Spatial reasoning records
= = = = = = =
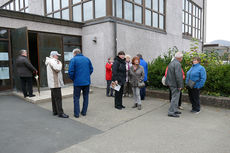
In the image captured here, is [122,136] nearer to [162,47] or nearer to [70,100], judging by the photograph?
[70,100]

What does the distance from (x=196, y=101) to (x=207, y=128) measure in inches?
49.8

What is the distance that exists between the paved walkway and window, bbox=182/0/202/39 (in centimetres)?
1341

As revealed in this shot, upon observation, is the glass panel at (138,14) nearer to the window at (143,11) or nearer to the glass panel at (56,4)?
the window at (143,11)

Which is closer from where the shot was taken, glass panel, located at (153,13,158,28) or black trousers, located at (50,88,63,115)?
→ black trousers, located at (50,88,63,115)

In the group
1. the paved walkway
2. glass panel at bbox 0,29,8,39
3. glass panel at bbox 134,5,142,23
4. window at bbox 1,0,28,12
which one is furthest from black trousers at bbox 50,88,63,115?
window at bbox 1,0,28,12

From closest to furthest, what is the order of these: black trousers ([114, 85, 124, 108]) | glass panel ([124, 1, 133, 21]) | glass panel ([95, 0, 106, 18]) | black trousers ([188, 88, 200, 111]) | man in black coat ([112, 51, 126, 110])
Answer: black trousers ([188, 88, 200, 111]), man in black coat ([112, 51, 126, 110]), black trousers ([114, 85, 124, 108]), glass panel ([95, 0, 106, 18]), glass panel ([124, 1, 133, 21])

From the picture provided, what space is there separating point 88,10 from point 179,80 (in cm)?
773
= = = = = = =
_Required task_
Reproduce all of the records above word for word, leaving out the pictures.

_Response for this exercise_
In the image captured here, is [122,136] nearer to [162,47] or nearer to [70,100], judging by the photograph?
[70,100]

What does the distance from (x=196, y=101) to (x=207, y=128) measure in inches?
49.8

What is the distance that exists between the paved walkway and window, bbox=182/0/202/39 (in centimetres)?
1341

As revealed in this shot, upon observation, is the glass panel at (138,14) nearer to the window at (143,11) or nearer to the glass panel at (56,4)?
the window at (143,11)

Which is closer from where the shot was taken, glass panel, located at (153,13,158,28) or black trousers, located at (50,88,63,115)?
→ black trousers, located at (50,88,63,115)

In the group
1. the paved walkway
2. glass panel at bbox 0,29,8,39
3. glass panel at bbox 134,5,142,23
4. window at bbox 1,0,28,12
which one is furthest from black trousers at bbox 50,88,63,115?
window at bbox 1,0,28,12

From closest to furthest, what is the order of these: black trousers ([114, 85, 124, 108]) | glass panel ([124, 1, 133, 21]) | glass panel ([95, 0, 106, 18]) | black trousers ([188, 88, 200, 111]) | man in black coat ([112, 51, 126, 110])
Answer: black trousers ([188, 88, 200, 111]), man in black coat ([112, 51, 126, 110]), black trousers ([114, 85, 124, 108]), glass panel ([95, 0, 106, 18]), glass panel ([124, 1, 133, 21])

From the picture provided, what space is there separating point 88,10 from point 179,80 (in cm)?
773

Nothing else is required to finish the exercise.